Towards a molecular understanding of the interaction between Mint1 and Munc18a in the regulation of synaptic vesicle exocytosis

S Weeratunga1, E Livingstone1, J Martin1,2 and B Collins1

  1. Institute of Molecular Bioscience, The University of Queensland, Brisbane, Queensland, 4072, Australia
  2. The Eskitis Institute for Drug Discovery, Griffith University, Brisbane, Queensland, 4111, Australia

Munc-18-interacting (Mint) proteins are believed to act as adaptors and regulatory proteins involved in neuronal membrane trafficking. These are multi domain proteins composed of variable isoform specific disordered N-terminal regions, and a conserved C-terminal region that includes a PTB and two PDZ domains. Three mammalian Mint isoforms (Mint 1, 2 and 3) have been identified, but only the closely related Mint 1 and 2 are known to interact with the essential synaptic protein Munc18a and play redundant roles in the regulation of synaptic vesicle fusion during neurotransmission. Here, we identify the shortest region of Mint1 that is required for interacting with neuronal Munc18a, but not the Munc18c homologue found in other secretory cells. Munc18a controls the fusion of synaptic vesicles with the plasma membrane by binding the syntaxin-1 SNARE protein and regulating formation of the fusogenic SNARE complex. We find that the binding affinity of Munc18a and Syntaxin1 is significantly reduced in the presence of Mint1, suggesting an allosteric behaviour between Mint1 and Syntaxin1 upon binding to Munc18a.
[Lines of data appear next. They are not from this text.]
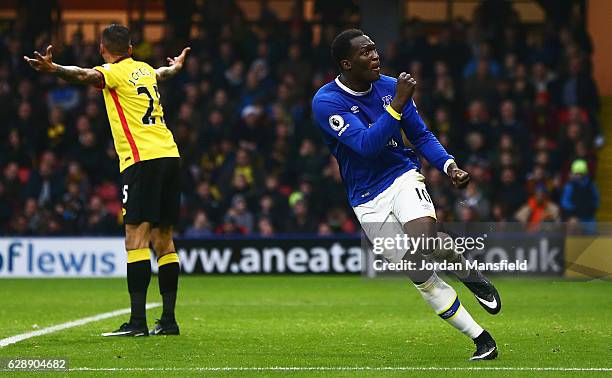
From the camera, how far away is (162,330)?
9.46 m

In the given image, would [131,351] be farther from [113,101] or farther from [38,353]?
[113,101]

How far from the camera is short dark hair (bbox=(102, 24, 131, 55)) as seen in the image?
9.40 m

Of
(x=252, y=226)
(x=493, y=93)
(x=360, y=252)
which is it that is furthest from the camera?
(x=493, y=93)

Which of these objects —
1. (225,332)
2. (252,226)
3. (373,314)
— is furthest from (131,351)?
(252,226)

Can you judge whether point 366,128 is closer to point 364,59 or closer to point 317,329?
point 364,59

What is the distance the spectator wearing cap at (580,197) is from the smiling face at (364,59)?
10.9m

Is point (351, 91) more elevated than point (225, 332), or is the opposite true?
point (351, 91)

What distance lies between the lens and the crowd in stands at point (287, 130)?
1886 cm

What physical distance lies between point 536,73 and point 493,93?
2.89 ft

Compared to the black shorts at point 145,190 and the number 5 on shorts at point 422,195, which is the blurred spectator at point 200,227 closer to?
the black shorts at point 145,190

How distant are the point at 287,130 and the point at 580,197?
453 cm

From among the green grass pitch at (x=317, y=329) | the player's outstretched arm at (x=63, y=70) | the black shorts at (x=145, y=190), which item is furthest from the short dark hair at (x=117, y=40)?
the green grass pitch at (x=317, y=329)

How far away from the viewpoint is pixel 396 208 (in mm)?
7914

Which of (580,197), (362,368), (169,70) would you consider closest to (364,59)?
(362,368)
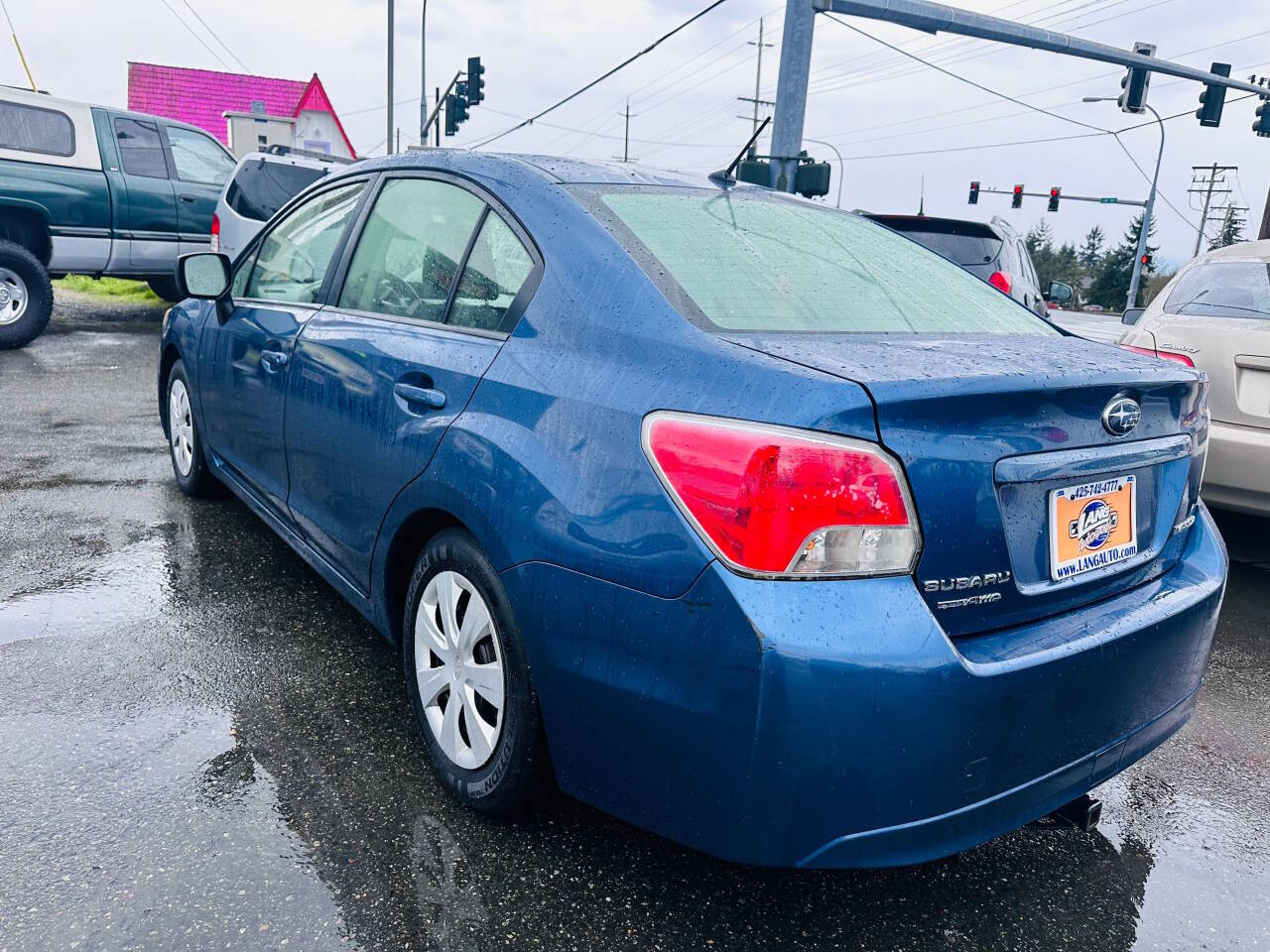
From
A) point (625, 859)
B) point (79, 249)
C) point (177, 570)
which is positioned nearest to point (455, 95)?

Moreover, our recent data show that the Mint1 peptide does not bind to Munc18a Δ317-333, where we have deleted a flexible loop within Munc18a proposed to regulate SNARE complex assembly. While speculative, our data suggests that Mint1 may function to control a key trigger point in SNARE complex assembly and vesicle fusion, and we are now pursuing further structural and functional studies to test this hypothesis.